« Le machin qu’on appelle l’ONU ». Cette formule souvent répétée a été prononcée le 10 septembre 1960 par le général de Gaulle qui refusait l’envoi de casques bleus au Congo et que l’on se mêle de sa politique de décolonisation. Quelques années plus tard, il appréciait cette organisation qui lui permettait de contrer les Etats-Unis et où les pays africains décolonisés le suivaient. De machin, l’ONU devenait opportunité.
Avant que le général ne s’énerve, le deuxième secrétaire général, Dag Hammarskjöld, qu’il n’aimait pas, avait affirmé que « l’ONU n’est pas là pour nous apporter le paradis, mais pour nous éviter l’enfer ». Aux yeux de beaucoup, les Nations unies ont échoué : les guerres sont toujours là, la paix est incertaine. L’ONU resterait donc un « machin » qui ne sert à rien, une organisation bloquée en raison du droit de veto accordé aux cinq membres permanents du Conseil de sécurité. Aucune décision contraignante ne peut être prise si les Etats-Unis, la Chine, la Russie, la Grande Bretagne ou la France s’y opposent.

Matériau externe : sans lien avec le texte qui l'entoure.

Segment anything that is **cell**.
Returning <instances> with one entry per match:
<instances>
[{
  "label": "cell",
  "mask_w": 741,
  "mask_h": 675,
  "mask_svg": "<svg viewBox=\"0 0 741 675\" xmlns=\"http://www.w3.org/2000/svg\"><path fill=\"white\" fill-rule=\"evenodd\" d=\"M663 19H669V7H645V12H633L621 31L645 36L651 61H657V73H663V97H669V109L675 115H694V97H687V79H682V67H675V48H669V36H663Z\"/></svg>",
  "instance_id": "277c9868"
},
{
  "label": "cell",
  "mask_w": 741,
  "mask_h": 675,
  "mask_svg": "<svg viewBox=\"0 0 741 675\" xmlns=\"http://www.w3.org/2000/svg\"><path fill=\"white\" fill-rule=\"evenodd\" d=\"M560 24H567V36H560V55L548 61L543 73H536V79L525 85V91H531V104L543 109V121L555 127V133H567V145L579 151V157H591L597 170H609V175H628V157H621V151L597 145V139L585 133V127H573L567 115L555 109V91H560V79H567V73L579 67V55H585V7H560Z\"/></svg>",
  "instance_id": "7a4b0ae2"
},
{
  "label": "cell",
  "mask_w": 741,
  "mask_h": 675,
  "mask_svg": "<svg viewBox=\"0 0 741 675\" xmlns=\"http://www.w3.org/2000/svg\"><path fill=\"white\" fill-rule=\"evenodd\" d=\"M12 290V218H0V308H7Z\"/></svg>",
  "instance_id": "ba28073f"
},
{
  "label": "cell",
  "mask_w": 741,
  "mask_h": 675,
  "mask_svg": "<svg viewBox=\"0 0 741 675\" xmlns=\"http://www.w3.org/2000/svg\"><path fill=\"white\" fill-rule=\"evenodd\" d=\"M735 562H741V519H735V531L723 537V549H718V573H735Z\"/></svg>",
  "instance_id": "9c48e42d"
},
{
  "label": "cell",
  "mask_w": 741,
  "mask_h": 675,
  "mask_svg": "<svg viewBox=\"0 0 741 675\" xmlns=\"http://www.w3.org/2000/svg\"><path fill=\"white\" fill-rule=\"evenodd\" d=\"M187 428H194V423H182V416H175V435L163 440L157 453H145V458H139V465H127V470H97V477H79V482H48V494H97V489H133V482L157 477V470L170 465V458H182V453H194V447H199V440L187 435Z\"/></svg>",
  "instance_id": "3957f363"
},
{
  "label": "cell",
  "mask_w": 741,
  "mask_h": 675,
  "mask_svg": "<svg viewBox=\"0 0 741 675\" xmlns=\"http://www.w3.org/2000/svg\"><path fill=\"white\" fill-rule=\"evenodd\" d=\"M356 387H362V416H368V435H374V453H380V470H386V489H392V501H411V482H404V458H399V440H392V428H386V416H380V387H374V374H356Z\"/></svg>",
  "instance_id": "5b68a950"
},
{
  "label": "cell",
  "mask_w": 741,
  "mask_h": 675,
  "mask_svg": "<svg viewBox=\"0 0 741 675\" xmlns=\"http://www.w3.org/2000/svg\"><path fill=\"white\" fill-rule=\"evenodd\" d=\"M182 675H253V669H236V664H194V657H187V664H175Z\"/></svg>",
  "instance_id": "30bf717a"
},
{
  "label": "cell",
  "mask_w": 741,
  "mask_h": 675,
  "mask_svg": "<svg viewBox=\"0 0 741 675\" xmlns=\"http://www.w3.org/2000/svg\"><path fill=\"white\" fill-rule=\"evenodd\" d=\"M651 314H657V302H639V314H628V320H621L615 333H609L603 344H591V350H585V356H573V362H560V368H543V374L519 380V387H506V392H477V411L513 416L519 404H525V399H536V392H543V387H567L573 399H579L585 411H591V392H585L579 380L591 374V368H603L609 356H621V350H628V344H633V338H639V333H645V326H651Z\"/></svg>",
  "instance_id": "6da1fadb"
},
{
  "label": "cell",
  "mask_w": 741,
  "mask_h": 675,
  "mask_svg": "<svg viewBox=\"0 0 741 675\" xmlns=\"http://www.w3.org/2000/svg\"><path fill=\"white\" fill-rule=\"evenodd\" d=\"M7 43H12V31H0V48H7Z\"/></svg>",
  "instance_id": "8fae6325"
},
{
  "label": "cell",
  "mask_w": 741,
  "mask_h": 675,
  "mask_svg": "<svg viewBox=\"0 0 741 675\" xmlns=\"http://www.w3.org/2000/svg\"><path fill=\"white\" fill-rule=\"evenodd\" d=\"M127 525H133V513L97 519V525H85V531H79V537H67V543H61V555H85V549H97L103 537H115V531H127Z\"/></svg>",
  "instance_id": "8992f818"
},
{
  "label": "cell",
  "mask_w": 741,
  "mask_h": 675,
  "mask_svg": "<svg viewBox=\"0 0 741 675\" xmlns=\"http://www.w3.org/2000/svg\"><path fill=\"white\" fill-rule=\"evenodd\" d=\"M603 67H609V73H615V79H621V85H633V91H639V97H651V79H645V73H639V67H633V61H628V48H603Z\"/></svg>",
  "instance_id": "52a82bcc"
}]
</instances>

Mercredi, Volodymyr Zelensky a attaqué fort : « Le droit de veto aux mains de l’agresseur bloque l’Onu. Il est impossible d’arrêter cette guerre car tous les efforts font face au veto de l’agresseur ou de ceux qui le soutiennent ».
On peut se demander si la Russie aurait respecté une décision onusienne, si les Nations unies avaient envoyé des casques bleus. Moscou détient l’arme atomique… D’ailleurs, il n’y a pas que la Russie à brandir et utiliser son droit de veto. Israël ne craint pas grand-chose sous l’aile de son protecteur américain…
Oui, le conseil de sécurité est bloqué, l’ONU est impuissante. Son secrétaire général, Antonio Guterres, ne le cache pas : « «Le monde a changé. Nos institutions n’ont pas changé, a déclaré Guterres dans son discours d’ouverture de l’Assemblée générale. Nous ne pouvons pas traiter efficacement les problèmes tels qu’ils sont si les institutions ne reflètent pas le monde tel qu’il est. Au lieu de résoudre les problèmes, elles risquent d’en faire partie.»
Il faut donc réformer l’ONU. Une volonté exprimée depuis des années et qui n’aboutit pas. On peut augmenter le nombre de membres du conseil de sécurité, y faire entrer l’Afrique, l’Afrique latin, l’Inde… mais le problème est bien ce droit de veto. Comment le modifier ? Peut-on le supprimer ?
Cela dit, et même si le conseil de sécurité doit être à l’image du monde, l’ONU n’est absolument pas un machin inutile. Cette organisation reste le seul forum où tous les pays peuvent échanger, prendre la parole, proposer, critiquer, condamner, être entendus. Les ennemis peuvent s’y rencontrer discrètement, des relations peuvent se nouer.
Et il ne faudrait pas oublier la quinzaine d’agences des Nations unies qui travaillent et servent le monde comme l’Unesco, la FAO, l’AIEA, la Banque mondiale, l’OMS ou l’Unicef…
Dans notre monde en mutation à la recherche d’un nouvel ordre, d’un autre équilibre, d’autres organisations ou groupes de pays -G7, G20, G77, Brics, OCS…- cherchent à faire entendre leur voix, à s’imposer. Mais ces « machins » ne sont pas à la hauteur de l’original.